Start DATASET CONTENT

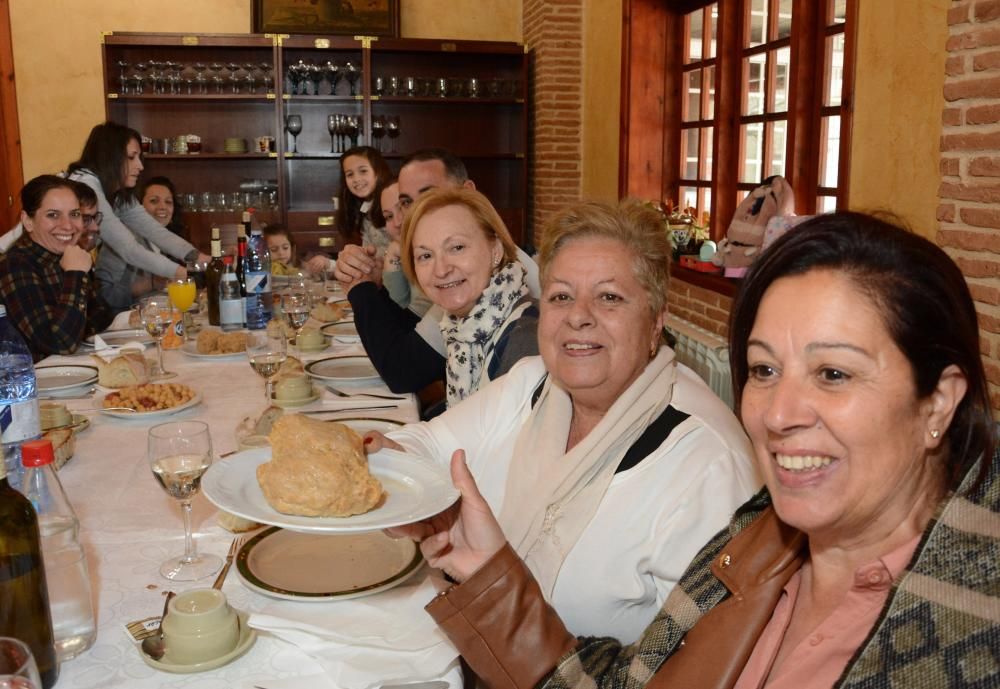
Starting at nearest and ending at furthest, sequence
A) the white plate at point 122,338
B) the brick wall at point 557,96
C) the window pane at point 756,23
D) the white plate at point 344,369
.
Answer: the white plate at point 344,369 → the white plate at point 122,338 → the window pane at point 756,23 → the brick wall at point 557,96

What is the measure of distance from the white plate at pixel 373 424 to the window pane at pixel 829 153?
3.10m

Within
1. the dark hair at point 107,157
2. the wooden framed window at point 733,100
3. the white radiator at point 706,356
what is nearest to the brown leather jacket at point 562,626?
the white radiator at point 706,356

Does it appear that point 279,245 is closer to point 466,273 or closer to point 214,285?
point 214,285

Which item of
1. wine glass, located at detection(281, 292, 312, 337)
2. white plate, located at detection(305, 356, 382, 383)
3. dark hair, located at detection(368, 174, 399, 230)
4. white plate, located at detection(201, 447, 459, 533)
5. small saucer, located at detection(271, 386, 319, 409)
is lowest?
small saucer, located at detection(271, 386, 319, 409)

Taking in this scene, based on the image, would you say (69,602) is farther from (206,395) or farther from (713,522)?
(206,395)

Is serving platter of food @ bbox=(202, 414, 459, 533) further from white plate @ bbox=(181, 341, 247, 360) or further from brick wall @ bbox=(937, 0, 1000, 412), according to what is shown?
brick wall @ bbox=(937, 0, 1000, 412)

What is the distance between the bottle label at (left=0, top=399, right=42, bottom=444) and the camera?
4.77ft

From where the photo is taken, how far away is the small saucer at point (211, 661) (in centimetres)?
111

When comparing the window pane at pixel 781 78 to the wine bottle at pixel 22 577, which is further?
the window pane at pixel 781 78

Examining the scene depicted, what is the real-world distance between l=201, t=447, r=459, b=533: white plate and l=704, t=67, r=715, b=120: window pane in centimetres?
454

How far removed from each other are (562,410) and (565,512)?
9.5 inches

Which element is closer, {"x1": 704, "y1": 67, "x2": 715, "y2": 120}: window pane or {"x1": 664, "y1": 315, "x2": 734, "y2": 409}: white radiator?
{"x1": 664, "y1": 315, "x2": 734, "y2": 409}: white radiator

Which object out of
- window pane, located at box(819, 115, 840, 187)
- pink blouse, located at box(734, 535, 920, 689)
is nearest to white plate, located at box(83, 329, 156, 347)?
pink blouse, located at box(734, 535, 920, 689)

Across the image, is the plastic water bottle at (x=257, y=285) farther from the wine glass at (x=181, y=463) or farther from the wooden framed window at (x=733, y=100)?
the wooden framed window at (x=733, y=100)
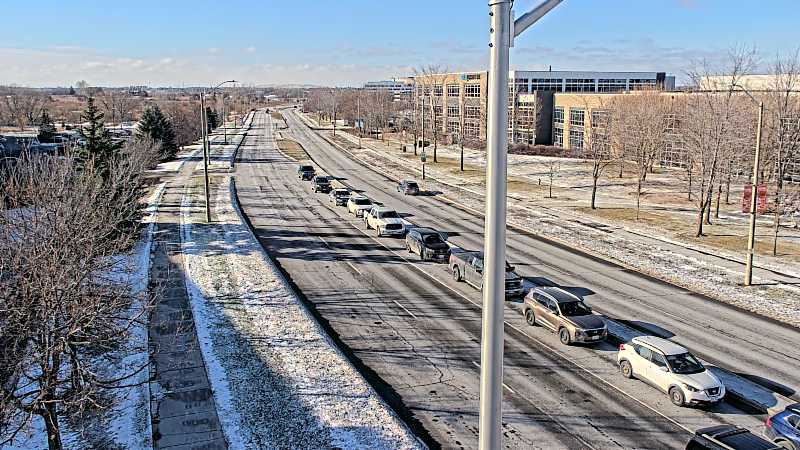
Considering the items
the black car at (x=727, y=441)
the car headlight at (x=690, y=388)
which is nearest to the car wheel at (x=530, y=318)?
the car headlight at (x=690, y=388)

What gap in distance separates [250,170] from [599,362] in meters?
55.5

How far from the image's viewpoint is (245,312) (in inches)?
906

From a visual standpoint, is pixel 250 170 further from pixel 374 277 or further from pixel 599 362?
pixel 599 362

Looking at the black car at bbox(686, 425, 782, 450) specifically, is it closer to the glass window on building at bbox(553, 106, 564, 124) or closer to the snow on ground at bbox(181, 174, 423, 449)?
the snow on ground at bbox(181, 174, 423, 449)

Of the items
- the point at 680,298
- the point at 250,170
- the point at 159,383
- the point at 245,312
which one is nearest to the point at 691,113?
the point at 680,298

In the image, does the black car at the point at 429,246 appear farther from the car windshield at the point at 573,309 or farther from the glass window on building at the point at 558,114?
the glass window on building at the point at 558,114

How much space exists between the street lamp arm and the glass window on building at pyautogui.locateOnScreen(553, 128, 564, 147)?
8338 centimetres

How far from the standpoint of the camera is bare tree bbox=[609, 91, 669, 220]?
4706 cm

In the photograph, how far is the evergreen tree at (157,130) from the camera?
6253 centimetres

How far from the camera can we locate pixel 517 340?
21.0 m

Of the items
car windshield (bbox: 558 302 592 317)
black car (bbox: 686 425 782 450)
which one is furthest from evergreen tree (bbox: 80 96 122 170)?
black car (bbox: 686 425 782 450)

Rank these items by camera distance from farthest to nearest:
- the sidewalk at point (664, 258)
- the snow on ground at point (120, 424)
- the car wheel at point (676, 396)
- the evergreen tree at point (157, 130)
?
the evergreen tree at point (157, 130), the sidewalk at point (664, 258), the car wheel at point (676, 396), the snow on ground at point (120, 424)

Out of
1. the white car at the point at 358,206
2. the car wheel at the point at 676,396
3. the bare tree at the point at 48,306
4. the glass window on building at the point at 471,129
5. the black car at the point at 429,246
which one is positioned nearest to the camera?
the bare tree at the point at 48,306

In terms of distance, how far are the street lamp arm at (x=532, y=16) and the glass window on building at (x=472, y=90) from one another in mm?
91848
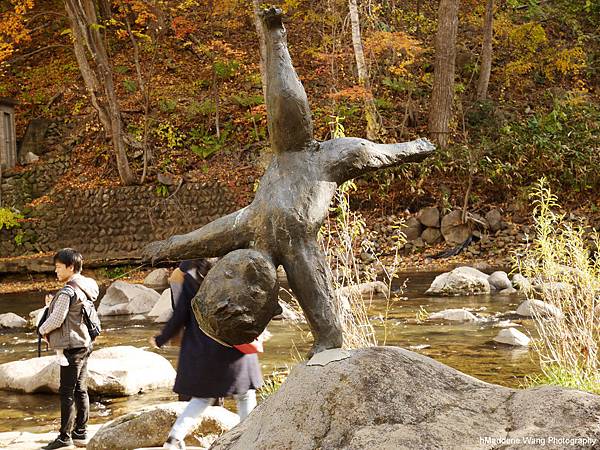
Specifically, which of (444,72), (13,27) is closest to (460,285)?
(444,72)

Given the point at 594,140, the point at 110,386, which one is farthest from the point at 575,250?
the point at 594,140

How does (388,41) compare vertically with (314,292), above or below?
above

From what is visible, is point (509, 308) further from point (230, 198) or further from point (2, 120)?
point (2, 120)

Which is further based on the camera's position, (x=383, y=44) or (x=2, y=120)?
(x=2, y=120)

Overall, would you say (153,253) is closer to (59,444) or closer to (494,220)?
(59,444)

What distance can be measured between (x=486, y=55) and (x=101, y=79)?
10995 mm

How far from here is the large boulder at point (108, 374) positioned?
769 centimetres

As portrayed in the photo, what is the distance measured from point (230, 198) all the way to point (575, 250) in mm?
13970

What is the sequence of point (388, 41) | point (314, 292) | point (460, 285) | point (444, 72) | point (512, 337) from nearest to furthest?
point (314, 292) → point (512, 337) → point (460, 285) → point (388, 41) → point (444, 72)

End DATASET CONTENT

**REQUIREMENTS:** Write out everything from the line containing "How far from the standpoint" down to the line containing "the evergreen tree at point (157, 130), the", switching every "camera" to "viewer" and leaving all else unchanged.

**REPLY:**
How far from the standpoint of the viewer is bare tree bbox=[609, 91, 669, 220]?
4706 cm

In the photograph, how far is the evergreen tree at (157,130) from the viewer?
6253 centimetres

How far from the viewer can we locate pixel 517 340?
21.0 m

Of the items
car windshield (bbox: 558 302 592 317)
black car (bbox: 686 425 782 450)
which one is furthest from evergreen tree (bbox: 80 96 122 170)?
black car (bbox: 686 425 782 450)

Rank these items by viewer distance from farthest to nearest:
- the sidewalk at point (664, 258)
- the snow on ground at point (120, 424)
- the car wheel at point (676, 396)
- the evergreen tree at point (157, 130)
?
the evergreen tree at point (157, 130), the sidewalk at point (664, 258), the car wheel at point (676, 396), the snow on ground at point (120, 424)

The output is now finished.